D is an immediate neighbour of the person who has card number 3.
D is not an immediate neighbour of A or H, and D does not sit opposite H or F.
E is an immediate neighbour of G.
What is the sum of the card numbers of C, G and H?
- A.
25
- B.
20
- C.
23
- D.
21
- E.
None of these
Show answer & explanation
Correct answer: D
Concept
In a circular seating puzzle, you solve by anchoring on the most restrictive clue — here, the unique card values (the only multiple of 5 is 5; the multiple of 3 that A holds; the single 6 and 8) — then propagate fixed offsets ('sixth to the right', 'third to the right', 'second to the left') around the ring. All persons face the centre, so 'to the right' is one consistent rotational direction; on an 8-seat circle 'sixth to the right' equals 'second to the left'. Each placement is forced by combining a position clue with a value clue.
Step-by-step deduction
Card values are unique, so the only multiple of 5 is 5 itself and the only multiple of 3 that A can hold is 3, 6 or 9. The multiple-of-5 person (card 5) is a neighbour of G, and F sits third to the right of that person; the person opposite card 5 holds a card two less than G.

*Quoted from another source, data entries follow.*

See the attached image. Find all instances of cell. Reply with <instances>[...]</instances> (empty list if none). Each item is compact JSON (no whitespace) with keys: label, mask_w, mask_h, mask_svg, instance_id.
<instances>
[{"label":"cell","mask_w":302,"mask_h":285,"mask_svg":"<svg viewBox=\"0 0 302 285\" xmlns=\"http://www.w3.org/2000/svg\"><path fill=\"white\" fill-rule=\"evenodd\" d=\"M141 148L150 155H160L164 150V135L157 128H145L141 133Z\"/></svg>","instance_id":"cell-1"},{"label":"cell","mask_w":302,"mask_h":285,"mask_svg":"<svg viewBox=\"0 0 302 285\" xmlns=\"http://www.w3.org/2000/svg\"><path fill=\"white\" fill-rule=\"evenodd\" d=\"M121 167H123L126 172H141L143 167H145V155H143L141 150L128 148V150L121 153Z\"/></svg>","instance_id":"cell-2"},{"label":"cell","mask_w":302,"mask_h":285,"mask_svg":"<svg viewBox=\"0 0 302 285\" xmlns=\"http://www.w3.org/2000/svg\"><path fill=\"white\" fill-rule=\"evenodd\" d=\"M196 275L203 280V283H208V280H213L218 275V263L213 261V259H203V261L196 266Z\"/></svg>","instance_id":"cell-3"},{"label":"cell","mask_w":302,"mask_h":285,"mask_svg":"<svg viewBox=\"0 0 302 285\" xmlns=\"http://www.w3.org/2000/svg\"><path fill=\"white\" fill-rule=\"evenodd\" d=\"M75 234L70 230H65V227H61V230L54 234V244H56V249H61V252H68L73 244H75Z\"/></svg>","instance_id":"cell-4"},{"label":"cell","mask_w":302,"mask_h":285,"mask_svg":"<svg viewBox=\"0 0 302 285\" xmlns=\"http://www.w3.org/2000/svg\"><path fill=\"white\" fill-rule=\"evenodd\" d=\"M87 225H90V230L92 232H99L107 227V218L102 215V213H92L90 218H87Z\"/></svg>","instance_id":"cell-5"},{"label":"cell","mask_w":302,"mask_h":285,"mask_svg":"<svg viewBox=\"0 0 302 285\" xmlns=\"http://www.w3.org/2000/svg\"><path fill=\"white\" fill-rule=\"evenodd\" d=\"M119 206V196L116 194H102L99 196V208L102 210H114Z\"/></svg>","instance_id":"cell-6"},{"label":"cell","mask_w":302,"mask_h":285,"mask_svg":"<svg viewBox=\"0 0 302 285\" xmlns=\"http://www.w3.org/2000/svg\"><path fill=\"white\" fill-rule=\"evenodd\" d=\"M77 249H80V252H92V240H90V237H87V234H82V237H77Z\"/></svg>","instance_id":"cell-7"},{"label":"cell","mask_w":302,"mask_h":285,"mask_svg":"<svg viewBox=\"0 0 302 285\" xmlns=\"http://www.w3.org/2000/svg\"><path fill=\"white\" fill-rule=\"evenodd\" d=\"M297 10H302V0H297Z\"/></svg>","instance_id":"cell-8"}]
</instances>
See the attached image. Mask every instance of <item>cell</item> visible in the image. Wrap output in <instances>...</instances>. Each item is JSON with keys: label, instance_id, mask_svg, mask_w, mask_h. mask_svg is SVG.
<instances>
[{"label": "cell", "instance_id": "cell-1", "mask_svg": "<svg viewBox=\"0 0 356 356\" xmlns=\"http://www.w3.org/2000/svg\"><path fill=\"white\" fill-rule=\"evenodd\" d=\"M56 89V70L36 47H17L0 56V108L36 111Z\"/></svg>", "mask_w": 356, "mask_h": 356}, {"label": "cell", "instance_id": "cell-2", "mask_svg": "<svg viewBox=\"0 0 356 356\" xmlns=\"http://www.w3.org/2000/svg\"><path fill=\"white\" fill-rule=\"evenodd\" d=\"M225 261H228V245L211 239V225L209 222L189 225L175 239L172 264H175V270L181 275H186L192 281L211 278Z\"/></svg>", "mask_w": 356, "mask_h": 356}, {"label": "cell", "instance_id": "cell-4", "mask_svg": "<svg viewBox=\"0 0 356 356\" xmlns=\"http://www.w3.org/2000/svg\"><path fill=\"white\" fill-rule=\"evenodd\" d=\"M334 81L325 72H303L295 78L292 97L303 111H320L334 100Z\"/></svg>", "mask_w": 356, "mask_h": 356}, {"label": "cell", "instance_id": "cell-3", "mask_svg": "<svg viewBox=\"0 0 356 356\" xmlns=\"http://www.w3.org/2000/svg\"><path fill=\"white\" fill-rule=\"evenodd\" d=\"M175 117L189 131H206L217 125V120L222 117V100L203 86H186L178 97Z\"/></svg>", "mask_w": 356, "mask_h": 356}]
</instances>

A is adjacent to the 6-card person, so A is not the 6 itself; combined with 'A holds a multiple of 3', A must be 3 or 9. The person two seats to A's left holds 4. Taking A = 9 is the only choice that lets a 4 sit two places to its left without violating the 'adjacent difference more than 1' rule, fixing A = 9.
The 8-card person sits second to the left of F, and C sits sixth to the right of the prime-card person (equivalently second to that person's left on an 8-seat circle). Testing the four primes 2, 3, 5, 7, only 7 places C consistently with the multiple-of-5 and 8-card positions, so the 7-card person is fixed and C is six seats to its right.
Now apply 'exactly one person between H and the 6-card person' and the D-clues ('D neighbours the 3-card person; D is not adjacent to A or H and not opposite H or F'). These leave only one consistent placement, pinning H, B = 3, D = 5 and E.
Reading off the now-fixed ring, the card numbers are forced uniquely (see table). The seating is unique up to mirror reflection, and both mirror images give the same card-to-person mapping.
Final arrangement (clockwise)
Person | Card number |
|---|---|
C | 6 |
A | 9 |
H | 7 |
B | 3 |
D | 5 |
G | 8 |
E | 2 |
F | 4 |
Cross-check
Verify the closing constraints: |C − A| = |6 − 9| = 3 = B's card ✓; the person opposite card 5 (D) holds 6 = G − 2 = 8 − 2 ✓; every adjacent pair differs by more than 1 (6-9, 9-7, 7-3, 3-5, 5-8, 8-2, 2-4, 4-6) ✓. The arrangement is unique.
Result
Sum of the card numbers of C, G and H = 6 + 8 + 7 = 21.